* start TEXT TO READ *

Below is a lengthy quote of Judge Sutton from the recently decided School District of the City of Pontiac, et al. v. Secretary of the United States Dep’t of Educ (back-story). The opinions in the case, which deadlocked, are long and mostly concern boring legal issues of statutory construction and other procedural issues which no one, apart from lawyers, care much about. The excerpted quote, however, is a clearly written analysis of NCLB and the basic bargain it made with the states: federal funds for achieveing progress along with substantial flexibility for achiving and defining that progress. Read the whole thing, it is worth your time. (The quote starts at about page 48. I've redacted some non-relevant sections and bolded the important bits.):
[T]he No Child Left Behind Act clearly requires the States (and school districts) to comply with its requirements, whether doing so requires the expenditure of state and local funds or not. A contrary interpretation is implausible and fails to account for, and effectively eviscerates, numerous components of the Act.
The basic bargain underlying the Act works like this. On the federal side, Congress offers to allocate substantial funds to the States on an annual basis—nearly $14 billion in 2008 for Title I, Part A, a 60% increase in relevant federal funding since 2001—exercising relatively little oversight over how the funds are spent. On the State side, the States agree to test all of their students on a variety of subjects and to hold themselves and their schools responsible for making adequate yearly progress in the test scores of all students.
In broad brush strokes, the Act thus allocates substantial federal funds to the States and school districts and gives them substantial flexibility in deciding how and where to spend the money on various educational “inputs,” but in return the schools must achieve progress in meeting certain educational “outputs” as measured by the Act’s testing benchmarks. As the Supreme Court recently explained:
NCLB marked a dramatic shift in federal educational policy. It reflects Congress’ judgment that the best way to raise the level of education nationwide is by granting state and local officials flexibility to develop and implement educational programs that address local needs, while holding them accountable for the results. NCLB implements this approach by requiring States receiving federal funds to define performance standards and to make regular assessments of progress toward the attainment of those standards. 20 U.S.C. § 6311(b)(2). NCLB conditions the continued receipt of funds on demonstrations of “adequate yearly progress.” Ibid.
Horne v. Flores, __ U. S. __, 129 S. Ct. 2579, 2601 (2009). The school districts’ position—that they can accept the federal dollars, spend them largely as they wish, yet exempt themselves from the Act’s requirements if compliance would require any local money—undoes this bargain by nullifying some provisions of the Act and undermining several others.
Accountability. Accountability is the centerpiece of the Act, and a plausible interpretation of the legislation cannot ignore that reality.

* end TEXT TO READ *

PROMPT: Reproduce the NCLB passage between "Horne v. Flores, __" and "undermining several others.", inclusive. The material after this comes from a separate, unrelated source.

* start DATASET ENTRIES *

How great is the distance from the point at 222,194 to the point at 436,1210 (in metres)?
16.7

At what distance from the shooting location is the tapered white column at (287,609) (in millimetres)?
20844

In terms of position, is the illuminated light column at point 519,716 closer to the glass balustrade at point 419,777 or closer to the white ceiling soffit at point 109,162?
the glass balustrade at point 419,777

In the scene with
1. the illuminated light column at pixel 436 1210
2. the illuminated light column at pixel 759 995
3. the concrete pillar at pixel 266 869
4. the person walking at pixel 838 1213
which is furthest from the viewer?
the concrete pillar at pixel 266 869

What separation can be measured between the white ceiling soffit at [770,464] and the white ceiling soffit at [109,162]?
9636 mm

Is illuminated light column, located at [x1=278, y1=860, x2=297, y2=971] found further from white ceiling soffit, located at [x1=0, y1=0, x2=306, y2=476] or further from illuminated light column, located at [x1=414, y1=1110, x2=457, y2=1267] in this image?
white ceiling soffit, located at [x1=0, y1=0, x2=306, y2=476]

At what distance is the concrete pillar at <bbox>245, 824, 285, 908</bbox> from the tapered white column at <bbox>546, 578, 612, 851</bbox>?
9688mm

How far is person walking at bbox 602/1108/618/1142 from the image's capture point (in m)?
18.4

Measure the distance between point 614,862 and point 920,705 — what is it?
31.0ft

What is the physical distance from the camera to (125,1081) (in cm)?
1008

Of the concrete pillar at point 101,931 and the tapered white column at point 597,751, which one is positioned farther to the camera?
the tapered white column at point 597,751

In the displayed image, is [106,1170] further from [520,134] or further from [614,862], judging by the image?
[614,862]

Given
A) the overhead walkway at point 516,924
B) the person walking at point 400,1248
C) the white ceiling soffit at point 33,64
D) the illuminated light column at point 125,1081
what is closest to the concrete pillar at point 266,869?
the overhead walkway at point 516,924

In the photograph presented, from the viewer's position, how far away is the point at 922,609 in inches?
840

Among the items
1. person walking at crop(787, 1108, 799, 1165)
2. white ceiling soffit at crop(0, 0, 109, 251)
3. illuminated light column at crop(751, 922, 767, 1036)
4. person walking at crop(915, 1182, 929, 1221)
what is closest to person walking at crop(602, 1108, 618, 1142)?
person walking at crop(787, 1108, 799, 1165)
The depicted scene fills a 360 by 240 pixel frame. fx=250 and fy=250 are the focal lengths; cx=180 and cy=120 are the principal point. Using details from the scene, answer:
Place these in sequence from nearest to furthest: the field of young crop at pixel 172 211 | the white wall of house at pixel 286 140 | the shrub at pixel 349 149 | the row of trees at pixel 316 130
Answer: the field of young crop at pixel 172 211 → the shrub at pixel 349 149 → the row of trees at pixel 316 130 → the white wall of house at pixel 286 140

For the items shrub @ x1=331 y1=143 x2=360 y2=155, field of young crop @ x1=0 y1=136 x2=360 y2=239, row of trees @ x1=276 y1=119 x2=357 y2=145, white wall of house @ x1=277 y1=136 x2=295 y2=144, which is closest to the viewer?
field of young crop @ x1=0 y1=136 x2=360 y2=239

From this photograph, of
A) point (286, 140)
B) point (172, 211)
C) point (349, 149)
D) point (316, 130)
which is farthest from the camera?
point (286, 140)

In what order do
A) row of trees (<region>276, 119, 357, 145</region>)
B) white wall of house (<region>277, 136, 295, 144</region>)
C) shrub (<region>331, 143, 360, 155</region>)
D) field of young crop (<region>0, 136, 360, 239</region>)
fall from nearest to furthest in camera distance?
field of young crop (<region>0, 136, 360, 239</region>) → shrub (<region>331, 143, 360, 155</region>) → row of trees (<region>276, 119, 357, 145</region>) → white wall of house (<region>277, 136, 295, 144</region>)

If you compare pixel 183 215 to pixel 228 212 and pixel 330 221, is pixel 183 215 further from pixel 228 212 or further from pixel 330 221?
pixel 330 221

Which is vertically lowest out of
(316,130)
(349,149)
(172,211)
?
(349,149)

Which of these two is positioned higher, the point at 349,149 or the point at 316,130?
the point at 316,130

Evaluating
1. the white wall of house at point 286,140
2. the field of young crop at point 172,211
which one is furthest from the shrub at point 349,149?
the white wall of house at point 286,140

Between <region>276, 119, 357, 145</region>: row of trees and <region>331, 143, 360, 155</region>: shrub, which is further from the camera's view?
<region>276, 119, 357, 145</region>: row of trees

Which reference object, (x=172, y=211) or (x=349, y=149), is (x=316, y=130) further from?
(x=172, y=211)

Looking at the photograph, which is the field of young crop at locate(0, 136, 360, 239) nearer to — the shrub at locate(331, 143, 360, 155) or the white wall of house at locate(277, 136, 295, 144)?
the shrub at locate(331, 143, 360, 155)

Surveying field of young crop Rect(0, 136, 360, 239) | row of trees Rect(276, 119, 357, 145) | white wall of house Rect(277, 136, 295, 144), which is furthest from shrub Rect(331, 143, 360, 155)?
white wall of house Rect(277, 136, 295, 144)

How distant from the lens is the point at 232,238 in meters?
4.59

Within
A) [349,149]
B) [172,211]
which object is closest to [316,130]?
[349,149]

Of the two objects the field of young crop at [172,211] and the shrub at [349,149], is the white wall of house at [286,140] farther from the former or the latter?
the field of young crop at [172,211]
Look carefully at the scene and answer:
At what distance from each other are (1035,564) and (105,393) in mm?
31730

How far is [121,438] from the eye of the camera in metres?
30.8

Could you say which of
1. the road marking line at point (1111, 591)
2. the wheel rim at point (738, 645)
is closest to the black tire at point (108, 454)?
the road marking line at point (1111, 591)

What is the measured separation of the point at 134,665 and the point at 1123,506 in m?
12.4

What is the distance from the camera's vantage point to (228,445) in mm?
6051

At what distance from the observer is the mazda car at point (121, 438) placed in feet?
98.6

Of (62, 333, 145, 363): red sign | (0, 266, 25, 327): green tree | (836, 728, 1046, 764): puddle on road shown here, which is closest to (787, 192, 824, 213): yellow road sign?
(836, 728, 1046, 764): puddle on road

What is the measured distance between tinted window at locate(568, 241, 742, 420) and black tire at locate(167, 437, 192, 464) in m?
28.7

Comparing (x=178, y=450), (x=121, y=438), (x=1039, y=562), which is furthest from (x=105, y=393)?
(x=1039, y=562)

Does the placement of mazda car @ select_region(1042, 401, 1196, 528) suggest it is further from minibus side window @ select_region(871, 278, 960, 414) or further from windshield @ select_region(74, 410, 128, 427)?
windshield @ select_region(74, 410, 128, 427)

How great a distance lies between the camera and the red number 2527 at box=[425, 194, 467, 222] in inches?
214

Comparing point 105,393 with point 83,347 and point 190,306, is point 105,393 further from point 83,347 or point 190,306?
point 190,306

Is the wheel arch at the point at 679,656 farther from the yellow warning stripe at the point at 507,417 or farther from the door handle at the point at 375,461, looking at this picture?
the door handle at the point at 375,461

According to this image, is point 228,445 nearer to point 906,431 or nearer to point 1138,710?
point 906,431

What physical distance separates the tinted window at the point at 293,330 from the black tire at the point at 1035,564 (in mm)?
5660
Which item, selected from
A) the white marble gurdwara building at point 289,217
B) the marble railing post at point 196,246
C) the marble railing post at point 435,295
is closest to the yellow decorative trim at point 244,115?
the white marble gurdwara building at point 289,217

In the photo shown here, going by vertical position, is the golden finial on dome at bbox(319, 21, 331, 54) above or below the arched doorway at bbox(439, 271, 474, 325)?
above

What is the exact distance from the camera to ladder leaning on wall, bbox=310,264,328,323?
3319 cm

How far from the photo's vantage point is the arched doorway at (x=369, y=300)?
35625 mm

* end DATASET ENTRIES *

ANSWER TO THIS PROBLEM:
Horne v. Flores, __ U. S. __, 129 S. Ct. 2579, 2601 (2009). The school districts’ position—that they can accept the federal dollars, spend them largely as they wish, yet exempt themselves from the Act’s requirements if compliance would require any local money—undoes this bargain by nullifying some provisions of the Act and undermining several others.